Mouvement 2 : Le souvenir de la femme aimée prend vie (Strophe 5 à 9)
• La figure de la femme aimée interrompt son élégie
L’introspection de l’auteur va être bouleversée par la “présence” d’un élément qui vient perturber le fil
du récit : le champ lexical de l’interruption et de la violence “tout à coup” “frapper” “tomber” contraste
avec le calme précédemment énoncé. La métonymie “la voix qui m’est chère” incarne en réalité la voix
de son amante décédée, qui semble retrouver l’usage de la parole grâce à la volonté du lac “flot attentif”
qui est personnifié.
• Julie est impuissante face à la force du temps
Le sixième quatrain est au discours direct, c'est à dire que les paroles sont rapportées telles quelles,
entre guillemets, sans modification. Le discours utilisé par la femme est plutôt autoritaire : à travers une
apostrophe exclamative “O temps !” et des impératifs comme “suspends, laissez, suspendez” elle
exprime sa volonté d’arrêter le temps, avec la répétition du verbe “suspendre”, afin de retrouver
l’homme qu’elle aime. Elle s’adresse directement aux heures et au temps et le supplie presque de la
laisser retrouver son mari, pour la laisser retrouver le bonheur caractérisé par les mots “propices,
délices, beaux”, qui sera cependant interrompu et assombri par la rapidité du temps qui passe en ligne
23. Le lyrisme est omniprésent dans cette strophe : utilisation de l’interjection, personnification du
temps et des heures avec l’impératif, laissent clairement entrevoir la détresse qu’éprouve cette femme
face au temps, sur lequel elle n’a aucun pouvoir.

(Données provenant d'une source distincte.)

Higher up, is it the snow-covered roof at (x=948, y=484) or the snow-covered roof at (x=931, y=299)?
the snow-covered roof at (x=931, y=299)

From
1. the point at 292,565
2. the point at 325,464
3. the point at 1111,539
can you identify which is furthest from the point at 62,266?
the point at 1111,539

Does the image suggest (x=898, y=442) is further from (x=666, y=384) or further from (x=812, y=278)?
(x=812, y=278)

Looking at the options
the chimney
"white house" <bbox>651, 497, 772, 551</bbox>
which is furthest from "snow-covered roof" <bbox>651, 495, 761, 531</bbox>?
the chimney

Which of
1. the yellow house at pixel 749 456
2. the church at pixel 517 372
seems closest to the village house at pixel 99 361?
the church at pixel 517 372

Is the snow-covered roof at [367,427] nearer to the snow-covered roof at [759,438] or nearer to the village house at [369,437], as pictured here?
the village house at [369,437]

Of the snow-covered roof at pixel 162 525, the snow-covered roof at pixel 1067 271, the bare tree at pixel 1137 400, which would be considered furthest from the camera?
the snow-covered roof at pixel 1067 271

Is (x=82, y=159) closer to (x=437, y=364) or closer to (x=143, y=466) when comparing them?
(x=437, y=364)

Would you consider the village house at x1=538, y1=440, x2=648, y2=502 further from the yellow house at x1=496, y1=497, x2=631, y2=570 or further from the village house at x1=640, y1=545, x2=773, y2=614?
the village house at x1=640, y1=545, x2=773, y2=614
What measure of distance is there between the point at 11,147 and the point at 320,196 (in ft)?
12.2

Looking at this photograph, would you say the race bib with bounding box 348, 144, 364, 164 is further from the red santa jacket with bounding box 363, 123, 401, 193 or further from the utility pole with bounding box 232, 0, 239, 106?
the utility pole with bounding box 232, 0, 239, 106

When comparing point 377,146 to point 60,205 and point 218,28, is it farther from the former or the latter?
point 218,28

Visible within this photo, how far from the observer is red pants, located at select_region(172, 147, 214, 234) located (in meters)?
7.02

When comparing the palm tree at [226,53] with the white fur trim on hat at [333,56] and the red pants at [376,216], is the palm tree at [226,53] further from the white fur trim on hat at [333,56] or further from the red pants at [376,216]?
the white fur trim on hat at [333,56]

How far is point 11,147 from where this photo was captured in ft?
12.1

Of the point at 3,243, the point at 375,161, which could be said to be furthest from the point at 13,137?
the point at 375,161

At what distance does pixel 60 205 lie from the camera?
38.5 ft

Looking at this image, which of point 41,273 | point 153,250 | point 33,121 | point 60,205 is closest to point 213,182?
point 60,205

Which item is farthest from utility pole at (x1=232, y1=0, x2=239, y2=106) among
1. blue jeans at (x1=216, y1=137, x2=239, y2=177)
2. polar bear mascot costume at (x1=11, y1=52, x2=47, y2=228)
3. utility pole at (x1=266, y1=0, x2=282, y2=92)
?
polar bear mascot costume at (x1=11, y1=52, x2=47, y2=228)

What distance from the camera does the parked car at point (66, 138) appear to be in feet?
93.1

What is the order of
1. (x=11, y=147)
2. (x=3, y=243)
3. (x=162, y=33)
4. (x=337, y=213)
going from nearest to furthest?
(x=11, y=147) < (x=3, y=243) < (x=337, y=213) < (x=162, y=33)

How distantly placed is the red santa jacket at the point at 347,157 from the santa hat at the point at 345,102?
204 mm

• Le ton de Julie devient pathétique
Au lyrisme vient s’ajouter la tonalité pathétique : avec implorer “,” malheureux “, ” ici-bas “, ” dévorent “,
qui laisse à penser que le temps est transformé en une sorte de bourreau contrôlant le destin de chaque
homme. L’utilisation presque excessive de l’impératif en vers 26,27,28 “Coulez, prenez, oubliez” montre
le désarroi qu’exprime Julie face à une notion du temps impitoyable. Par la suite, la strophe 8 souligne
une fois de plus l’impuissance de l’homme face au temps qui passe avec les verbes “demander, échappe
et fuit”, avec les locutions adverbiales “en vain, encore”. La femme va ensuite s’adresser directement à la
nuit, qui représente la mort, et chante le triomphe de la vie, représentée par l’aurore, sur la nuit, alliée à
la mort. Ses propos, transformées en supplication, donne un rythme régulier au poème : les
enjambements prolongent la longueur du vers, à l’image du temps qui prolonge le désarroi.
• Une incitation à profiter du temps avant la fin
Julie transforme ses propos en une leçon sur le temps : l’utilisation répétitive de l’impératif “Aimons
donc !” suivi de “Hâtons” et “jouissons”, renforce l’impression de hâte avec l’hémistiche en vers 34. Ici
une fois de plus le champ lexical du temps est omni présent : ” heure “, ” temps “, ” hâter “, ” couler “. On
retrouve la métaphore filée de l’eau et du temps à travers une double négation totale : “L’homme n’a
point de port, le temps n’a point de rive”. Ces négations montrent que l’homme ne peut pas stopper le
temps, représenté comme “fugitif” qui n’a pas de limites. Cette incitation encourage les hommes à
prendre conscience de la valeur du temps.